§ **Given passage**:
It's 2:07 on a Saturday morning in the center of Zermatt, Switzerland, and hundreds of people are standing shoulder to shoulder on makeshift grandstands-or leaning against makeshift barriers-and frantically waving makeshift props: Swiss flags, hometown pennants, bedsheets spray-painted with words of encouragement. One fan holds a banner that simply proclaims, "Go bitches!"

The air smells like stale beer. A stumbling spectator pulls his pie-eyed friend out of a puddle of slush. Over the loudspeakers, military marching songs alternate with a cheesy remix of "Hey Jude."

As the 2:30 start time approaches, racers shake their spandexed legs to warm up. European reporters, towing tripod-mounted TV cameras and long mics, struggle for position. And then a cry rises from down the street.

"Bonjour les machines!"

The Swiss Team-there are hundreds of Swiss teams, but only one has been dubbed les machines by its fans-jogs into the light from a backstreet. Ten minutes later, the French all-star trio called Parc des Bauges Savoie struts out from another dim alley. The cameras turn to the top two seeds of the race, converging on them before they can duck into psych-up huddles. A few moments later, the loudspeaker blares a French countdown: dix! neuf! huit!

The cowbells clank and the banners curl.
The starter's pistol cracks.
And the racers dash off into the night.

The Patrouille des Glaciers (PDG) is the longest and largest one-day ski-mountaineering competition in Europe, where the passion for this peculiar kind of alpinism runs highest. A freeheel marathon that attracts over 2,900 skiers from Slovenia to Sweden, Andorra to Austria (but not a single American), the PDG follows the Haute Route for 33 miles from Zermatt to Verbier, sandwiched by a 45-minute muddy sprint at the start and a final, one-mile run to the finish. In between, competitors yo-yo 27,000 feet over glaciers, up couloirs, and down crevasse-pleated faces.

It's been called Paris-Dakar on skis, but it's more skiing's answer to the Ironman. Thousands of fans watch the start, stake out spots at the finish, or skin for hours in darkness just to snag a vantage point at the most brutal col. The top competitors, so twiggy their spandex sags at elbow and knee, wear sponsor patches from obscure companies like Mobalpa (kitchen supplies from France) and Meryl Actisystem (base layers). In America, these racers are unheard of; in Western Europe, they're minor celebrities; in the Swiss Alps, come race time, they're practically heroes.

The PDG is just one of more than 200 ski-mountaineering races on the Continent. It's common for people to bring their ski-touring equipment to resorts and head off for distant saddles and peaks, more concerned with efficient movement than the sensation of powder skiing. PDG athletes train year-round and nab jobs like "mountain policeman," which bring in paychecks for patrolling the Alps by ski and racking up tons of uphill vertical. Racers are so hyper-weight-conscious they'll strategically drill holes into the shells of their race boots to save a few grams-and travel to races with kitchen scales.

Because it's such a remarkable feat of logistics, the PDG is only staged every other year. The race is run by the Swiss military: 1,315 soldiers, including 45 doctors, 20 guides, and six avalanche specialists. For weeks before the start, soldiers flag the course with flashing lights and red danger flags. They methodically kick steps into the steepest sections-sometimes three sets wide-and set up fixed ropes on either side of the Col du Riedmatten, a steep, icy notch and the technical crux of the race. Avalanche specialists dig pits and chart changing weather conditions; heli pilots drop a total of 95,000 pounds of tents, tables, first-aid supplies, food, and water across 11 checkpoints. In all, the race costs the Swiss government two million francs.

§ **Given entries**:
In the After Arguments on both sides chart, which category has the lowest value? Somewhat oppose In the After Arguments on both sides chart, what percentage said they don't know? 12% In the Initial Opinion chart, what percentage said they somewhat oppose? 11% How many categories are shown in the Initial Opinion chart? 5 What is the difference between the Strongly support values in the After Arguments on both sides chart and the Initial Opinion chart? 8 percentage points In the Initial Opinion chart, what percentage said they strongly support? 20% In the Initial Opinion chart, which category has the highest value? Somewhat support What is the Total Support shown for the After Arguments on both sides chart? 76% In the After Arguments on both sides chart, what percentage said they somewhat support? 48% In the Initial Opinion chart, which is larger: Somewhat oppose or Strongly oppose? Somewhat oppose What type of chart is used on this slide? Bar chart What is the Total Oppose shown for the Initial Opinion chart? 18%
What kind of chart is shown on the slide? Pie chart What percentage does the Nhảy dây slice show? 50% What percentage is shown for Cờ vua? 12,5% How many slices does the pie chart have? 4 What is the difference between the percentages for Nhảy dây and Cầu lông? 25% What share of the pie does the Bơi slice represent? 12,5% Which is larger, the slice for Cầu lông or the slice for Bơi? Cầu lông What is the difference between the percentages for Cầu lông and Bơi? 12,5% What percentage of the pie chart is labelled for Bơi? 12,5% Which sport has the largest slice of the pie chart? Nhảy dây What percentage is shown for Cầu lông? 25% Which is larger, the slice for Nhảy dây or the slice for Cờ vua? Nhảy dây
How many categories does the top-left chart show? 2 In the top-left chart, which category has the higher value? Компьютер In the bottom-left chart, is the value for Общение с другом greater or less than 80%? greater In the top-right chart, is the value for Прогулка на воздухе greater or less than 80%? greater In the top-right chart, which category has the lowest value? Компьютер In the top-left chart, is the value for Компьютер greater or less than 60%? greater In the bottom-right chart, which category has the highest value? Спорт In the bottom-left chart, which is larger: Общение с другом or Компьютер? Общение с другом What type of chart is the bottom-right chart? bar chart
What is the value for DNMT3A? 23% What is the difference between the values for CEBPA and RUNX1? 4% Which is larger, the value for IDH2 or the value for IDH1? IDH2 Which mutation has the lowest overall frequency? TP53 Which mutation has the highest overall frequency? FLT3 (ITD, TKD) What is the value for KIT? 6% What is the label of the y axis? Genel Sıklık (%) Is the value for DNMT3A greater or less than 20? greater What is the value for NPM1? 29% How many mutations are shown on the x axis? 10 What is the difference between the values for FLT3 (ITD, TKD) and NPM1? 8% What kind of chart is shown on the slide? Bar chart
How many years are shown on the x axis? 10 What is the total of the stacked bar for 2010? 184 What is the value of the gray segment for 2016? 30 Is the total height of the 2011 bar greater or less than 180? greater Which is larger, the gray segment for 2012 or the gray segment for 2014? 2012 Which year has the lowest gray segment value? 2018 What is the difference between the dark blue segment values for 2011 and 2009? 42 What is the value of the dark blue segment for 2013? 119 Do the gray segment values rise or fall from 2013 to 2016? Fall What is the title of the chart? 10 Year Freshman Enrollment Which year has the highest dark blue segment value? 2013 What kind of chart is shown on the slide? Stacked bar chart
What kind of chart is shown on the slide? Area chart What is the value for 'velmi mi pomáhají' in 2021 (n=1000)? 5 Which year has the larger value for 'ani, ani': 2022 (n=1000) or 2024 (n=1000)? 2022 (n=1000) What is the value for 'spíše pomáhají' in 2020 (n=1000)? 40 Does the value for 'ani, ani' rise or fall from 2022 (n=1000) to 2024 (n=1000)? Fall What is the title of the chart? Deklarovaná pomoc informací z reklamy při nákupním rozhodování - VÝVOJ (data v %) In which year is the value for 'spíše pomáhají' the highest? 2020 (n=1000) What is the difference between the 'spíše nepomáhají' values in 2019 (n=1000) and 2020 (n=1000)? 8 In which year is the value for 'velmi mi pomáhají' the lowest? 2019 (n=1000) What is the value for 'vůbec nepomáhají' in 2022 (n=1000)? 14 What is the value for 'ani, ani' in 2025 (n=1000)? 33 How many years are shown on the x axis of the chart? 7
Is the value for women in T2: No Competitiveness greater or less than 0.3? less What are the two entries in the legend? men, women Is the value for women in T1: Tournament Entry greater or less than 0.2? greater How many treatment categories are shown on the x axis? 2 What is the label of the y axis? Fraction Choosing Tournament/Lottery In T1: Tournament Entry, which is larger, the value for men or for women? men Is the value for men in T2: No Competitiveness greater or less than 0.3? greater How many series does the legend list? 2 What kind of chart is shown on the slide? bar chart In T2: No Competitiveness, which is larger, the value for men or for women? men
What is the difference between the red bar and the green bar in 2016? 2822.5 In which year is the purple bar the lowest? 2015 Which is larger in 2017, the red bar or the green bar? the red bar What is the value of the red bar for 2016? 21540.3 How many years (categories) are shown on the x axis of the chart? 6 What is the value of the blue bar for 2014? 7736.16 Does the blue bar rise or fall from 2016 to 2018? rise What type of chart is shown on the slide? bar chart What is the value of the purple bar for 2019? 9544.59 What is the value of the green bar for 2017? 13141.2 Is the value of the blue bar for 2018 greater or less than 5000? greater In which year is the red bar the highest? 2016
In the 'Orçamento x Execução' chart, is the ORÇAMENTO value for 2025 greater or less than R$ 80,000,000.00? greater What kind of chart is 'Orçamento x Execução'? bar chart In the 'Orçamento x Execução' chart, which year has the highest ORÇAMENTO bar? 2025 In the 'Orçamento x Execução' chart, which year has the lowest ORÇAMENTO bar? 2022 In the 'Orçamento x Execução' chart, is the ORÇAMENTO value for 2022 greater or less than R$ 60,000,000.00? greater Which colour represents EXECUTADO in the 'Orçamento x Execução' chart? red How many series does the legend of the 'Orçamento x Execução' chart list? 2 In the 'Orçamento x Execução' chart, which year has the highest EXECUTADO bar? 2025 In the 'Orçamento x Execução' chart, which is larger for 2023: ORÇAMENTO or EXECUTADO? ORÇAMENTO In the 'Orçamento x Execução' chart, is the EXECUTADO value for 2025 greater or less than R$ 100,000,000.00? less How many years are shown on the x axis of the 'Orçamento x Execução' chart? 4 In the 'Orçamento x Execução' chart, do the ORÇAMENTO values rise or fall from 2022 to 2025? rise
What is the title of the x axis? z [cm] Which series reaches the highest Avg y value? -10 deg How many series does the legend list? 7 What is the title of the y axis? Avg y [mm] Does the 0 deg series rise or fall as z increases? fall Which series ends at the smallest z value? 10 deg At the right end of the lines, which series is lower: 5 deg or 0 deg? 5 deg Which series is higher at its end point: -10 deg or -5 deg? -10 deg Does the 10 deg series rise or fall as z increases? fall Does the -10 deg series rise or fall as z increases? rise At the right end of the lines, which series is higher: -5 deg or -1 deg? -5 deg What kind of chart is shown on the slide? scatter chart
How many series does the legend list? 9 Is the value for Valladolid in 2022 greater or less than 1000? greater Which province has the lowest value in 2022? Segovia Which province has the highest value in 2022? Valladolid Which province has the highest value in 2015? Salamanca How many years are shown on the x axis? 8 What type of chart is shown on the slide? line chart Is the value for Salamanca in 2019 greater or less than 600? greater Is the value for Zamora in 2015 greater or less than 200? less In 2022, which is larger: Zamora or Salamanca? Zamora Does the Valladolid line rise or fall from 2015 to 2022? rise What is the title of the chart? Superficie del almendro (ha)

§ **Work to complete**:
Please answer these questions from the Patrouille des Glaciers passage:
1. At what time is the race scheduled to start?
2. For how many miles does the race follow the Haute Route, and from where to where?
3. How many soldiers run the race?

§ **Task response**:
1. 2:30
2. 33 miles, from Zermatt to Verbier
3. 1,315